> Text shown:
^^^^^^^^^^^^^^^^

Evidence of the Relationship between Predictor and Related Outcomes

  • Gleason and Stout (2014) study whether respondents feel like their opinion matters to their representatives (internal political efficacy) by comparing Black individuals living in congressional districts with white representatives with Black individuals living in districts with Black representatives. For example, Black individuals were asked to rank their agreement (on a five-point scale from strongly agree to strongly disagree) with the following statement: “people like me have no say in what government does.” Of those who strongly disagree with that statement, 35.2 percent have a Black representative in their district compared with 26.4 percent who do not have a Black representative in their district. The results from this study indicate that Black individuals who are represented by Black officials feel more confident that they can influence public policy than their counterparts who are located in districts with non-Black representatives (Gleason and Stout 2014).
  • Fowler, Merolla, and Sellers (2012) define descriptive representation as whether an individual is represented at the congressional level by someone they share an ethnicity with, looking at the incumbent serving in the US House of Representatives for a district. Respondents were asked about their level of interest in following campaigns on a three-point scale from “not much” to “very interested.” They were also asked how much they care who wins the House election. Response options were on a four-point scale ranging from “not at all” to a “great deal.” The authors find that the share of Black individuals very interested in following campaigns is 10 percentage points higher for those living in districts with a Black representative compared with those in districts without a Black representative. They also find that the share of Black individuals who care a great deal about who wins the House election is 11.6 percentage points higher among those living in districts with a Black representative compared with those in districts without one. Further, having a Black representative increases the probability of Black individuals voting in the House election by 9 percentage points. Respondents were also asked a battery of questions about whether they engaged in the following activities in their community (on a scale of 0 to 3): community work, contact with an official, and meetings on school or community issues. These responses were combined into a scale measuring respondents’ level of community engagement. Black individuals living in a district with a Black representative have a higher probability of being in the highest level of community engagement by 2.3 percentage points. Having a Black representative increases Black resident general community engagement, defined as community work, contact with an official, or attendance of a meeting on school or community issues, although the effects of having a Black representative are weaker for general community engagement compared with political interest and voting behavior. The effects of living in a district with a Latino representative for Latino respondents on political attentiveness and engagement are much weaker among Latino individuals than among Black individuals, with none of the variables statically significant.

^^^^^^^^^^^^^^^^

> Given data:
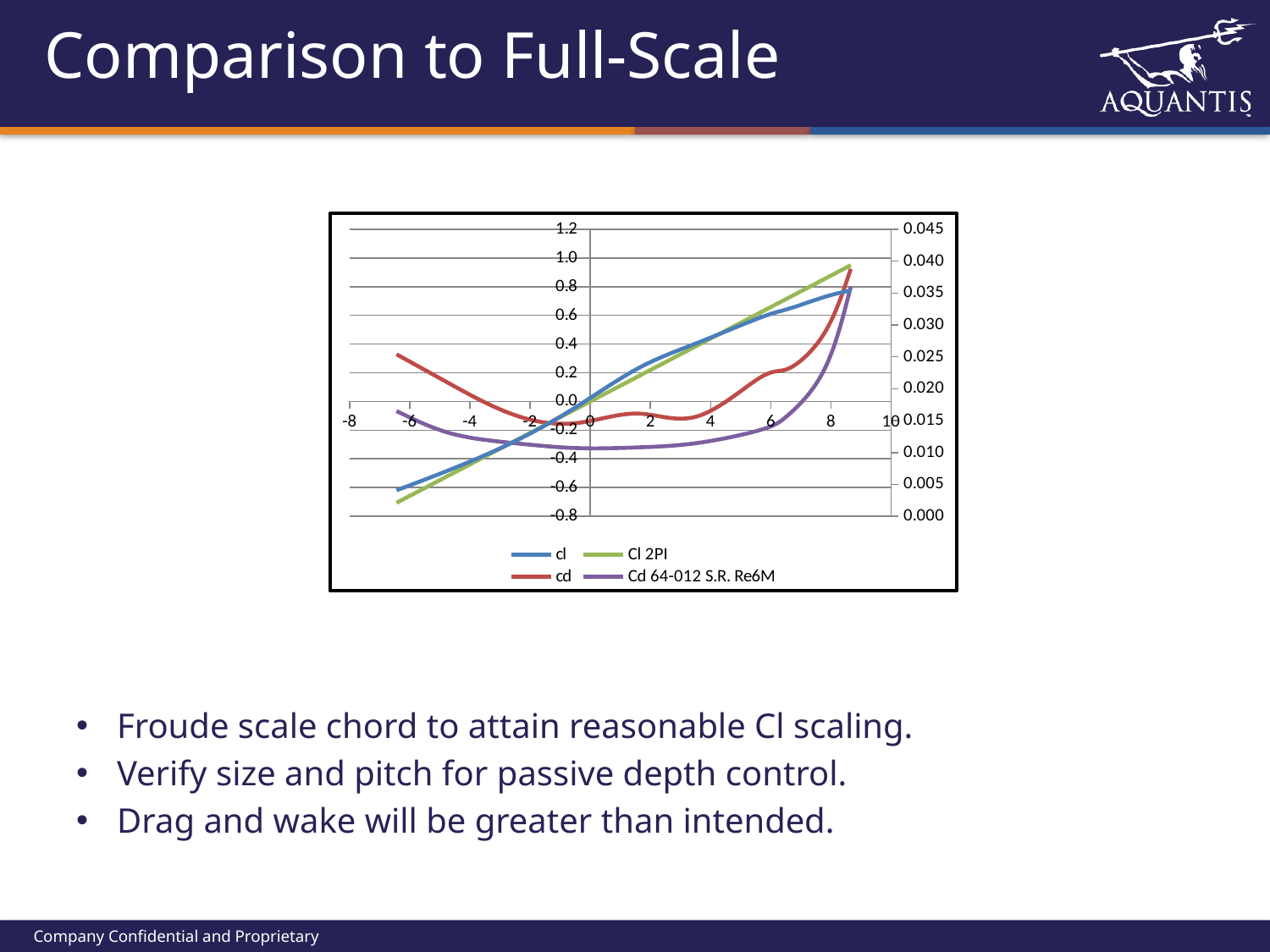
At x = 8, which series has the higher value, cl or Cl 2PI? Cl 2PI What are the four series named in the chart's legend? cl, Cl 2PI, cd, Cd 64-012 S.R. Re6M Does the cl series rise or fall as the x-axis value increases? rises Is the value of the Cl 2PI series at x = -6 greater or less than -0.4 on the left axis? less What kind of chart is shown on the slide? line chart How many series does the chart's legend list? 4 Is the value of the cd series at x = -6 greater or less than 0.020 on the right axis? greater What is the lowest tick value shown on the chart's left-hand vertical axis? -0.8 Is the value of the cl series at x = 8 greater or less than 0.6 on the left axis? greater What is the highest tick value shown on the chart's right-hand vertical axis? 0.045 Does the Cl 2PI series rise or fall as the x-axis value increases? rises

^^^^^^^^^^^^^^^^

> Directions:
Answer these questions from the representation text:
1. Among Black respondents who strongly disagree that "people like me have no say in what government does," what percentage have a Black representative in their district?
2. By how many percentage points does having a Black representative increase the probability of Black individuals voting in the House election?
3. What scale was used to ask respondents about their level of interest in following campaigns?
The data shown is separate material from the representation text.

> Exercise solution:
1. 35.2 percent
2. 9 percentage points
3. A three-point scale from "not much" to "very interested"